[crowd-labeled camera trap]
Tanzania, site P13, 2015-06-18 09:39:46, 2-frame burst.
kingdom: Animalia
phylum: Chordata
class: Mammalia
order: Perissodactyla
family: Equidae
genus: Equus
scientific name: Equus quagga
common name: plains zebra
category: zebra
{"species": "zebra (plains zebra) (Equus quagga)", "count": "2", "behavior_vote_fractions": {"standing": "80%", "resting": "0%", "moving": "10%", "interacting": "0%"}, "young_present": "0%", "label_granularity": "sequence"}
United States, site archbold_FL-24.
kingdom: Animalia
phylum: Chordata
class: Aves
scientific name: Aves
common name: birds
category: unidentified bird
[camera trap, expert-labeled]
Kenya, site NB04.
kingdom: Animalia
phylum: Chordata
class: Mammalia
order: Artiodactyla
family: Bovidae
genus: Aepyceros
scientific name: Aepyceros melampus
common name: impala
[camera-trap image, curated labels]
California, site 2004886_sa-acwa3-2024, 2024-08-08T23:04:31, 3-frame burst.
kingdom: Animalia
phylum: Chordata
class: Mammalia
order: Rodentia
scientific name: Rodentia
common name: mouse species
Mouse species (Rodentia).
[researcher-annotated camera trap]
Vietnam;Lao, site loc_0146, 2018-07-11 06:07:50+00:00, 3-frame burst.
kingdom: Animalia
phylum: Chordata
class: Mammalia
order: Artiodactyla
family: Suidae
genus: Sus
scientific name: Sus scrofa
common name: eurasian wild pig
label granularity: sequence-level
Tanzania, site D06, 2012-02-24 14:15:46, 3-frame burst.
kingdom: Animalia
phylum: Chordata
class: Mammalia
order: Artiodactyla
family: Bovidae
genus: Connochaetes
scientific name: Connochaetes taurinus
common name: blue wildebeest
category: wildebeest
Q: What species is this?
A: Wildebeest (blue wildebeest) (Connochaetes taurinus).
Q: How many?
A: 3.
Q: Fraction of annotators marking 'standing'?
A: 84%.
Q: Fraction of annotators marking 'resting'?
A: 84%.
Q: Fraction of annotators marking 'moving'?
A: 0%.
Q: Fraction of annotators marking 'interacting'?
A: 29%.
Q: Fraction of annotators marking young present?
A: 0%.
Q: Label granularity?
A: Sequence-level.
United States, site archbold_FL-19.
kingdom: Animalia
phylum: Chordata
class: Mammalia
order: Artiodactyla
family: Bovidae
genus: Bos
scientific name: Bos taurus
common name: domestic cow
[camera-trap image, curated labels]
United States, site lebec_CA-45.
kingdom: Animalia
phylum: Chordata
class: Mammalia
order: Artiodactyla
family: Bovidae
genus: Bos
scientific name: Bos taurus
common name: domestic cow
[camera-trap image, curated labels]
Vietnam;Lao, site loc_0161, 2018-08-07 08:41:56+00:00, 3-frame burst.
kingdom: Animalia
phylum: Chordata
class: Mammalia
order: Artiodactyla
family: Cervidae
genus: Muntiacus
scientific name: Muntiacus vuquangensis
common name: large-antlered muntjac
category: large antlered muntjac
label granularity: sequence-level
----------------------------------------
Your assignment:
Repeat exactly, please, each line from the beginning of the data through the line with "category: zebra" in it, and only those lines.

Completed exercise:
[crowd-labeled camera trap]
Tanzania, site P13, 2015-06-18 09:39:46, 2-frame burst.
kingdom: Animalia
phylum: Chordata
class: Mammalia
order: Perissodactyla
family: Equidae
genus: Equus
scientific name: Equus quagga
common name: plains zebra
category: zebra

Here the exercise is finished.